▸ EXERCISE:
Below, write out the data lines word for word, from the line containing "What is the length" through the end of the data.

Data entries
★ ★ ★ ★ ★ ★ ★

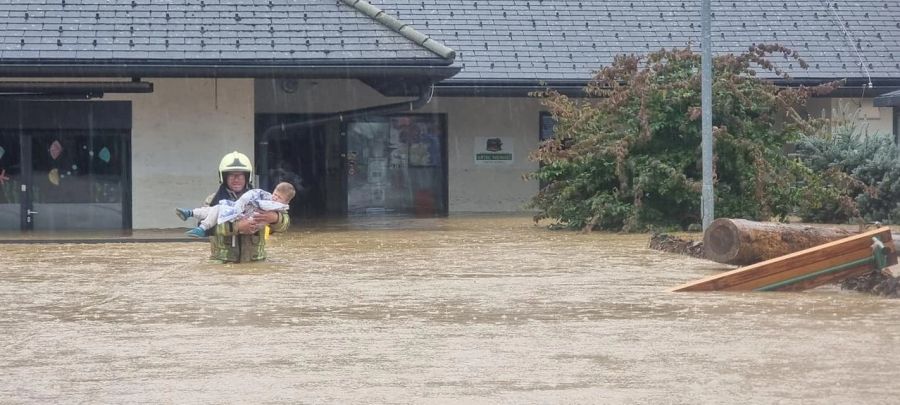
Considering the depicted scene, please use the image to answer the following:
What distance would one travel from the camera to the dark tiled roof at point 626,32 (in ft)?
94.5

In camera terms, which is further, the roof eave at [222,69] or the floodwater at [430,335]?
the roof eave at [222,69]

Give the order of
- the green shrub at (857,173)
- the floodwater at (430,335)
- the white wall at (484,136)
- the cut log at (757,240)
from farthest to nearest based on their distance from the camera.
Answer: the white wall at (484,136)
the green shrub at (857,173)
the cut log at (757,240)
the floodwater at (430,335)

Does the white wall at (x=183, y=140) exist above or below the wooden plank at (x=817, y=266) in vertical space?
above

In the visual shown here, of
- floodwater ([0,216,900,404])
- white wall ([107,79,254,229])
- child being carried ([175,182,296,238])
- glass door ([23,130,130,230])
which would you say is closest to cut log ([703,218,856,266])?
floodwater ([0,216,900,404])

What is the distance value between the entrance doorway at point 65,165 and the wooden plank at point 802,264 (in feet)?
43.0

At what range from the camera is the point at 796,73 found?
29359 mm

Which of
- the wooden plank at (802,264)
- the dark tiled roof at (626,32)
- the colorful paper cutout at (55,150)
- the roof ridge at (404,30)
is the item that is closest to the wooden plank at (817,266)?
the wooden plank at (802,264)

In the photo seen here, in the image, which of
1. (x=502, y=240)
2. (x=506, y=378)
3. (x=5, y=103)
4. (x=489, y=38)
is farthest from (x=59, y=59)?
(x=506, y=378)

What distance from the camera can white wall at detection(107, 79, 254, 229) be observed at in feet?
77.4

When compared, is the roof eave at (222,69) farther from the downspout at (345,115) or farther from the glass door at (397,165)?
the glass door at (397,165)

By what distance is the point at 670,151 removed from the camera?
22422mm

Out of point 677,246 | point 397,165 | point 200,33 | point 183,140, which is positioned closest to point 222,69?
point 200,33

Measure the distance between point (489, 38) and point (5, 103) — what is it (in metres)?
10.2

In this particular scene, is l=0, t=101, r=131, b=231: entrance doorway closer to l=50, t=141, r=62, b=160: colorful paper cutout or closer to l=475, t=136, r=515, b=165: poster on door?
l=50, t=141, r=62, b=160: colorful paper cutout
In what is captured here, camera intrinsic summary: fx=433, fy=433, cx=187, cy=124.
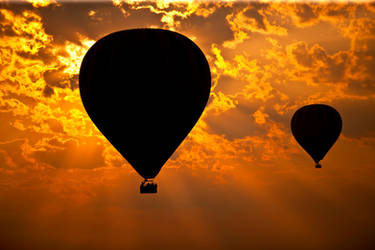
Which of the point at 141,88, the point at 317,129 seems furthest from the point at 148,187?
the point at 317,129

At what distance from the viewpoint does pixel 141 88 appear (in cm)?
1734

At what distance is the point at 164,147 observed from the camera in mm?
17578

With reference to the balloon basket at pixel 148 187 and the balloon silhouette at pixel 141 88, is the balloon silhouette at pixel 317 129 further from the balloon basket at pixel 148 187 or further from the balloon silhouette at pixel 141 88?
the balloon basket at pixel 148 187

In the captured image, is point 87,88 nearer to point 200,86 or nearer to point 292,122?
point 200,86

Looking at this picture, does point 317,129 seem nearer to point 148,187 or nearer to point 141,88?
point 141,88

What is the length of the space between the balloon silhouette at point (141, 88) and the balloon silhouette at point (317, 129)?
58.2 ft

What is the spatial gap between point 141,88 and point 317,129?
19.4 meters

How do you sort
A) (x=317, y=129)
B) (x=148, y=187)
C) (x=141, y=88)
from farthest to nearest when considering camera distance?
(x=317, y=129)
(x=141, y=88)
(x=148, y=187)

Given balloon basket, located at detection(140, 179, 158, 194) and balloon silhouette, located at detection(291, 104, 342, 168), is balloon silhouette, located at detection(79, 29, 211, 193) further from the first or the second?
balloon silhouette, located at detection(291, 104, 342, 168)

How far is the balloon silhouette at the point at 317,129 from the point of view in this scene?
32.8 meters

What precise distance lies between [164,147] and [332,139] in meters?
19.8

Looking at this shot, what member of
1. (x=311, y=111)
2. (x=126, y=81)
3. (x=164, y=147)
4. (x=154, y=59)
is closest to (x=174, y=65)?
(x=154, y=59)

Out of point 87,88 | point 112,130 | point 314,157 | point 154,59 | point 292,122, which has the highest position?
point 154,59

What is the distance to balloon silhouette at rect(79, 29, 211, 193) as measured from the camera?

★ ★ ★ ★ ★ ★ ★

▸ FINAL RESULT:
What is the length of the space between the balloon silhouette at point (141, 88) and the balloon silhouette at point (317, 129)?
58.2 ft

What is the spatial gap between point 141,88 and point 317,129?
19.4 meters

How do you sort
A) (x=317, y=129)
B) (x=148, y=187)
C) (x=141, y=88)
from farthest to nearest when considering camera distance?
(x=317, y=129)
(x=141, y=88)
(x=148, y=187)

Given balloon basket, located at detection(140, 179, 158, 194) and balloon silhouette, located at detection(291, 104, 342, 168), is balloon silhouette, located at detection(79, 29, 211, 193) further from the first or the second?
balloon silhouette, located at detection(291, 104, 342, 168)

How far is the balloon silhouette at the point at 317,129 from the point of view in this scene?
32.8 meters

What precise distance lies between [164,147] and [332,139] in meters?
19.8

Looking at this shot, what member of
1. (x=311, y=111)
2. (x=126, y=81)
3. (x=164, y=147)
4. (x=154, y=59)
is closest to (x=174, y=65)?
(x=154, y=59)

Out of point 87,88 | point 112,130 | point 314,157 | point 154,59 | point 292,122, which has the highest position?
point 154,59

What is the distance to balloon silhouette at rect(79, 29, 211, 193) as measured from the camera?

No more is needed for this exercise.